◆ **AIM OF THE EXERCISE**
Please pull out every line in the rows below that contains the word "building" and copy each one word for word.

◆ **STORED DATA**
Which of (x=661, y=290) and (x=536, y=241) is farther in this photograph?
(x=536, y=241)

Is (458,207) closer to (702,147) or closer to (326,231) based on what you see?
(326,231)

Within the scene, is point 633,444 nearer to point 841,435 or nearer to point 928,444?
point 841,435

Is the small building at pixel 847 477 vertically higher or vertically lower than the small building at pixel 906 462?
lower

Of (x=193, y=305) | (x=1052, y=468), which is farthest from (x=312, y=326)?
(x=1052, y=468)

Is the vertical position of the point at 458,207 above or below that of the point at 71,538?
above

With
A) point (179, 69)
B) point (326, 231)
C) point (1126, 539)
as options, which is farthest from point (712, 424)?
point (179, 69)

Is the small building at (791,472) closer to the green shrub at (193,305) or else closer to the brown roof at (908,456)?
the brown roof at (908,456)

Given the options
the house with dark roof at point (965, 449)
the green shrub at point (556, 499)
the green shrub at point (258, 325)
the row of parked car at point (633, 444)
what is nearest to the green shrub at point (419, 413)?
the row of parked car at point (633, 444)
* * *
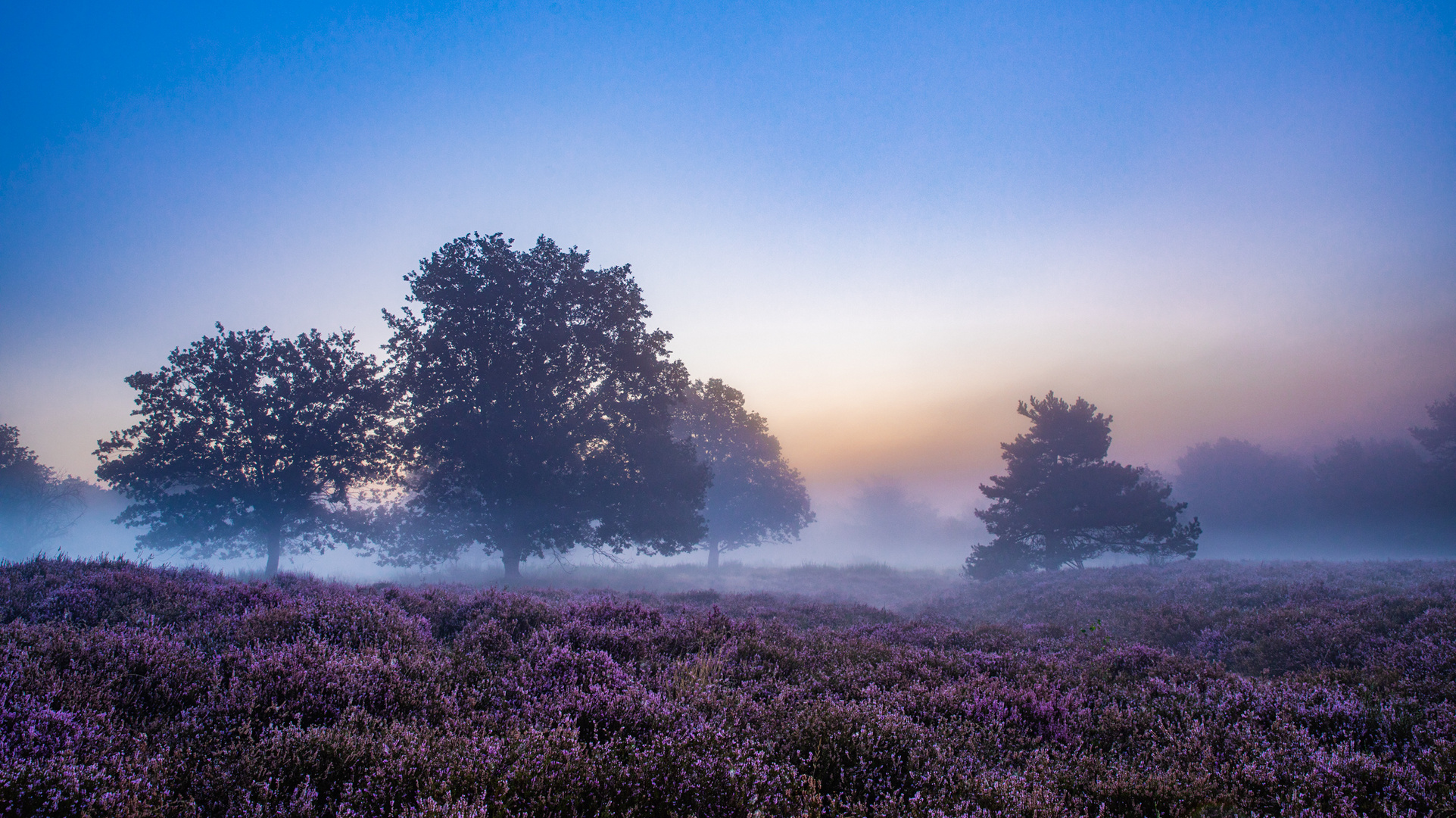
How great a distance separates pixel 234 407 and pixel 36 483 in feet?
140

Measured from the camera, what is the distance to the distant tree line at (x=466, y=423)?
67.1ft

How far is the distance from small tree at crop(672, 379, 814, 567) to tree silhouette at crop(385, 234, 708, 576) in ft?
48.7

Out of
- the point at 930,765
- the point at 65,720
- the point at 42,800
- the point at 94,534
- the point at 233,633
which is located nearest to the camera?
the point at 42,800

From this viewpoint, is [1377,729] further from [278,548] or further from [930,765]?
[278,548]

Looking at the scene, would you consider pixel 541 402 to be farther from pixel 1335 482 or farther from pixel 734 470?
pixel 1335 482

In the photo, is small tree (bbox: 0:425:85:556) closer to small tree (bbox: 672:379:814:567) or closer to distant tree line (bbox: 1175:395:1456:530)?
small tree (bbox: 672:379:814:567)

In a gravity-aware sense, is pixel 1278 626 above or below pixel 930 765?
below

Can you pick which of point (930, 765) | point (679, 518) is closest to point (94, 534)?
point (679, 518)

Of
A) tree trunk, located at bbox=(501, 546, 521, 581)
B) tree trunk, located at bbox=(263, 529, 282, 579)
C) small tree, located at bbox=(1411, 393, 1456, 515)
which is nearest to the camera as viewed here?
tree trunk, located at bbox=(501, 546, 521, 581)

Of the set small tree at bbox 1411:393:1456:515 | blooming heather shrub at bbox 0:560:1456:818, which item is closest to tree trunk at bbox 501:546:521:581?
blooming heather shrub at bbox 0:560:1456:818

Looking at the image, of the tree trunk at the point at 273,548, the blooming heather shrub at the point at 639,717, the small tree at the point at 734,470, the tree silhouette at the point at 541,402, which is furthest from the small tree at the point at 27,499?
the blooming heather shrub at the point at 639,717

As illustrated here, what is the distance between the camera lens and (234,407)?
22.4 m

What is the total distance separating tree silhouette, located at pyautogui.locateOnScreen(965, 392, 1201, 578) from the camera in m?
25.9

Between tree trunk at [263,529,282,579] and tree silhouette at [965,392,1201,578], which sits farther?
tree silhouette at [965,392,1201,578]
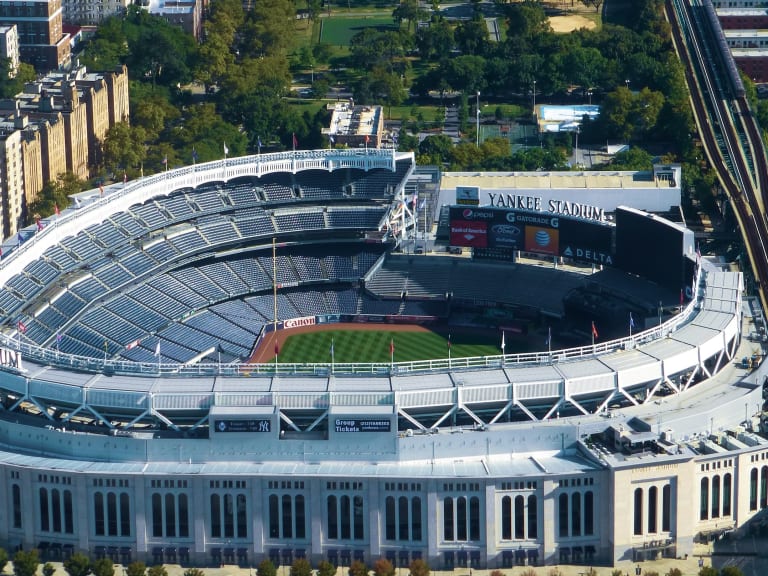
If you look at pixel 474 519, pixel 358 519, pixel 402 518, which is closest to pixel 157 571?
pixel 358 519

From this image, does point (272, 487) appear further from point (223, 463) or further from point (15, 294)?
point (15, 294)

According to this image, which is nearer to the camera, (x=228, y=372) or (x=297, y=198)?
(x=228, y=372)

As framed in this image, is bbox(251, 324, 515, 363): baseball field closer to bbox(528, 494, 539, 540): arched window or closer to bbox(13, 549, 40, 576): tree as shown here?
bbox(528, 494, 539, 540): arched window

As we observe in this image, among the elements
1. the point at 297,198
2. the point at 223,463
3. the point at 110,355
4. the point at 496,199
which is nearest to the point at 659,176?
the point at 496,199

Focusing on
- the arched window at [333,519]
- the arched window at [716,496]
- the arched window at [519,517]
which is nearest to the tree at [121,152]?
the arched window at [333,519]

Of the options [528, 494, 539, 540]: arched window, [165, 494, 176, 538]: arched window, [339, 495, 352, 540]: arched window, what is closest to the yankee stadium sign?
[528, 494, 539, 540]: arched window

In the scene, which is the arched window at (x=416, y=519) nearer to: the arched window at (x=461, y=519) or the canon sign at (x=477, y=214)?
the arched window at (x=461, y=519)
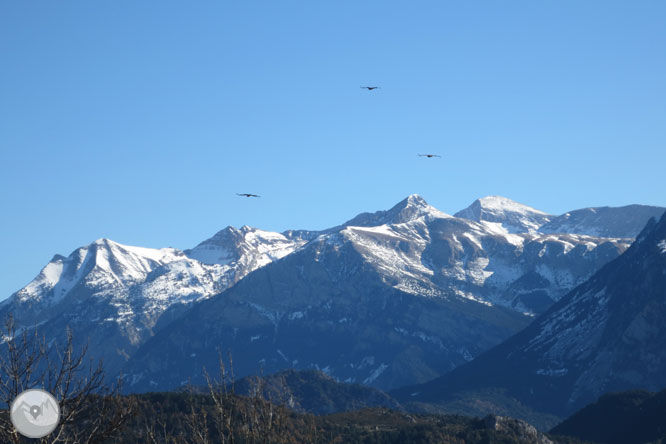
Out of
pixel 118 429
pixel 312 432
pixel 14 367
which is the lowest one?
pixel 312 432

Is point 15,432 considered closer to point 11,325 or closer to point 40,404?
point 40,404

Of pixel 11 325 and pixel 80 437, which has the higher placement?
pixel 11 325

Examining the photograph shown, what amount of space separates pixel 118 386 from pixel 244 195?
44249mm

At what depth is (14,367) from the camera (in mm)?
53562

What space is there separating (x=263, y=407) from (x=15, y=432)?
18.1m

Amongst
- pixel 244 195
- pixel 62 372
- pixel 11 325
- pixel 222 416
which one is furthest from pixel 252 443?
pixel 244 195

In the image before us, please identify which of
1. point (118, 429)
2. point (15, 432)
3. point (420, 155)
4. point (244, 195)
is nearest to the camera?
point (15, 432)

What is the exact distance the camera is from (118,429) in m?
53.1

◆ **TASK SOLUTION**
Is the small building at pixel 847 477 vertically higher or vertically lower than the small building at pixel 906 462?
Is the small building at (791,472) closer to the green shrub at (193,305) or else closer to the brown roof at (908,456)?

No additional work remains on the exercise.